# ANTIQUE BICYCLE PARTS in unopened boxes!!! - $125 - Providence, RI



## Ray (Feb 1, 2013)

I wonder what`s in these boxes!

http://providence.craigslist.org/bik/3587044988.html


----------



## bike (Feb 1, 2013)

*Pretty lame*

not to even show a lable if not open one box- probably bearings


----------



## Bri-In-RI (Feb 2, 2013)

The guy said he only opened 2 boxes and they are all different parts but he has no clue what any of it is? Says his father was a bicycle mechanic many years ago and this is some leftover stuff of his. I get the impression from talking to the guy that its not NOS stuff but rather random parts that were stuffed into boxes? I'll let ya know in a couple of hours after i see it all.
-Brian


----------



## catfish (Feb 2, 2013)

Washers for wood rim inserts.


----------



## widpanic02 (Feb 2, 2013)

*Tried calling no answer!*

Even if they are just used old parts its and prob worth the gamble!


----------



## Bri-In-RI (Feb 2, 2013)

Well, turns out that the trunk was actually a 20" wide box. The boxes in the trunk were former nail and bolt boxes with about 1/3 being empty, 1/3 being nails and screws and 1/3 being rusty used head sets, BB cups and bearings. Also turns out that the guy was a picker and the parts were not leftovers from his fathers bike shop as he had sad  At least he was only a couple of miles from me so there was little time invested.
-Brian


----------



## dfa242 (Feb 2, 2013)

Thanks for saving me the trip Brian!


----------



## catfish (Feb 3, 2013)

Bri-In-RI said:


> Well, turns out that the trunk was actually a 20" wide box. The boxes in the trunk were former nail and bolt boxes with about 1/3 being empty, 1/3 being nails and screws and 1/3 being rusty used head sets, BB cups and bearings. Also turns out that the guy was a picker and the parts were not leftovers from his fathers bike shop as he had sad  At least he was only a couple of miles from me so there was little time invested.
> -Brian




Was there anything in the pile worth buying? Did you buy it, or take any photos? I called the guy by didn't get a call back.


----------



## GTs58 (Feb 3, 2013)

Big bummer. I'm not a violent person, but I would have smacked that seller upside the head. And his listing is still active and not updated or changed?


----------



## Bri-In-RI (Feb 3, 2013)

catfish said:


> Was there anything in the pile worth buying? Did you buy it, or take any photos? I called the guy by didn't get a call back.

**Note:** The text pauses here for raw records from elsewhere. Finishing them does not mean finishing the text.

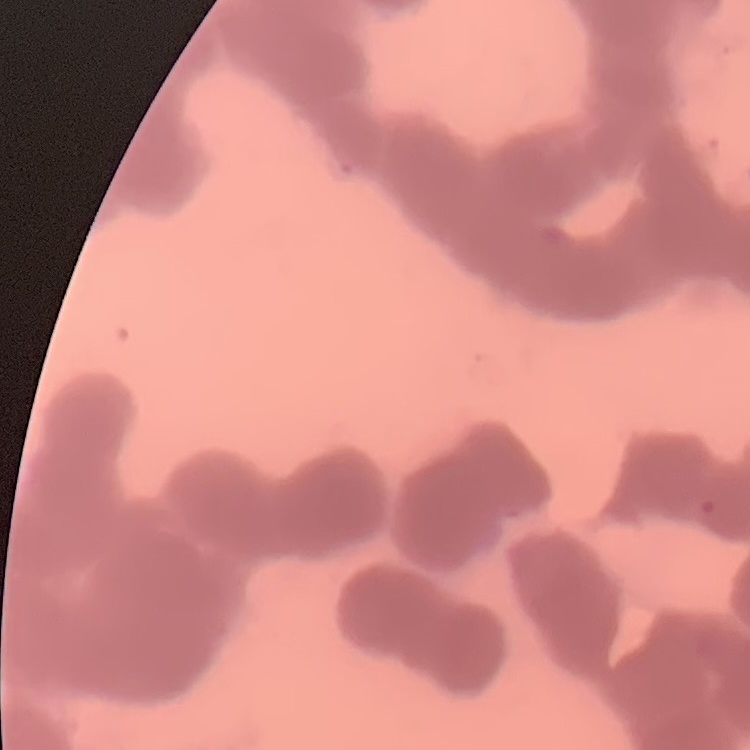

They show rouleaux formation.

Thin blood film. One tile cut from a larger photomicrograph. Field's or Giemsa stain.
Describe the morphology of the red blood cells.
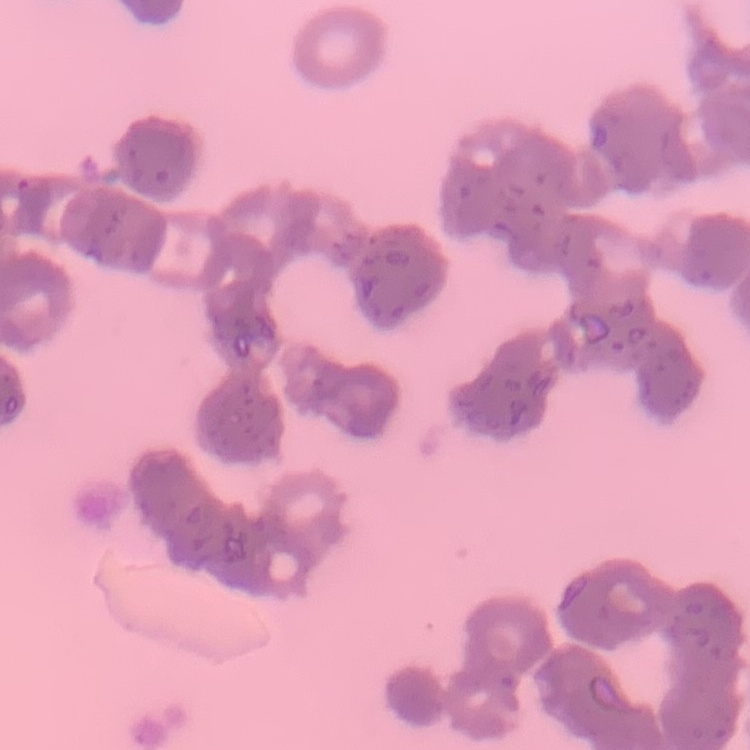
Rouleaux formation.

Field's or Giemsa stain. Thin peripheral smear. One tile cut from a larger photomicrograph.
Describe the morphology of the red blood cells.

I did not take any photos as the guy was very odd and kind of creeped me out. He lived in the only run down house with no trespassing signs  in a pretty nice neighborhood which is always a turn off. Took him forever to answer the door and when he did he led me directly to a deadbolted basement door and told me to go down stairs first! When I got to the basement it was obvious that the guy was a picker as the place was full with random flea market type items, many with price tags still on them.

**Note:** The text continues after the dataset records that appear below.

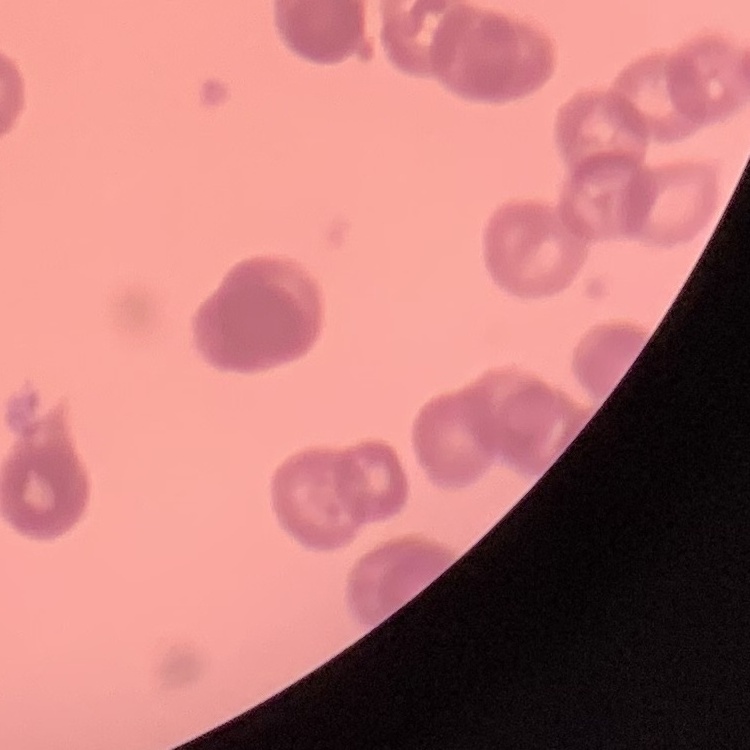 The red blood cells exhibit rouleaux formation. Thin blood smear. Field's or Giemsa stain. One tile cut from a larger photomicrograph.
Comment on the morphology of the red blood cells.
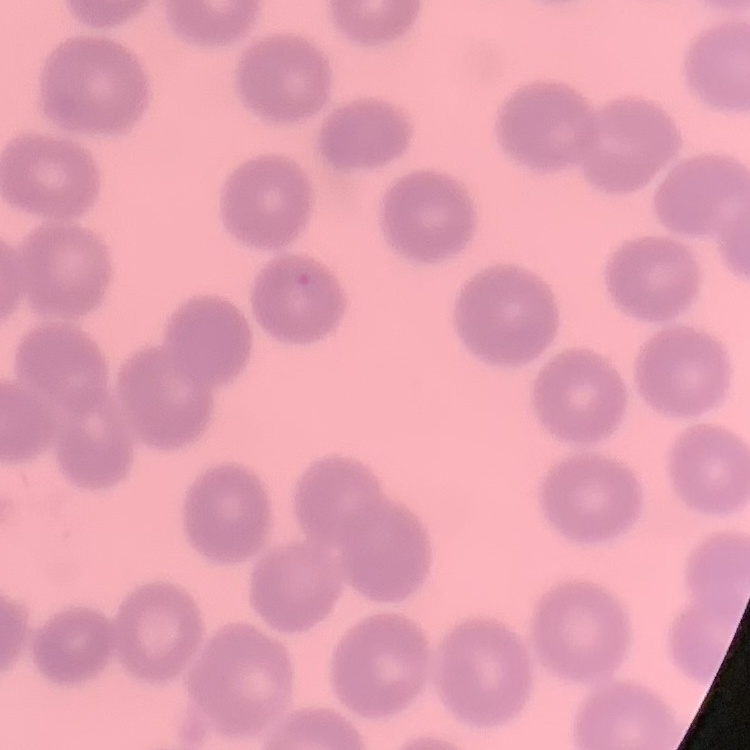

They show no rouleaux formation.

Summary:
  - Preparation: thin blood smear
  - Stain: Field's or Giemsa
  - Image type: one tile cut from a larger photomicrograph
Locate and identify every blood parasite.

As for the boxes themselves, they were much smaller than I had thought from the picture; maybe 2"x3"2" or so and were former small hardware boxes but not bicycle related. There were 3 rows deep of boxes, maybe 60 total. The first 2 rows contained about half older nails, nuts, bolts, tacks and such and half bicycle items. The bicycle parts did not appear to be nearly as old as he stated, probably from the 50s or so. Each box had very little in them, 1 head set in some, 2 BB cups in others, 2 BB bearings, and 2-3 coaster brake straps in the rest. There was nothing else bike related in the boxes, none of it was NOS and the last row of 20 or so boxes was empty.

I did not make an offer on it at all since the guy kept saying he had many other calls on the stuff and my offer would have been a fraction of what he felt the stuff was worth. Put it this way, if I had seen this stuff for sale at a yard sale for $10 I MIGHT buy it and that would be mostly for the cool little wooden box the junk was in! 

Good luck to anyone else interested, maybe he will come WAY down on the price?
-Brian


----------



## bikewhorder (Feb 3, 2013)

Its just crazy the risks we will take to obtain this old bike stuff, it may have been a waste of time but you'll remember the experience for a long time.


----------



## catfish (Feb 5, 2013)

Wow. Thanks for the report., Now I'm glad the guy didn't return my call.


----------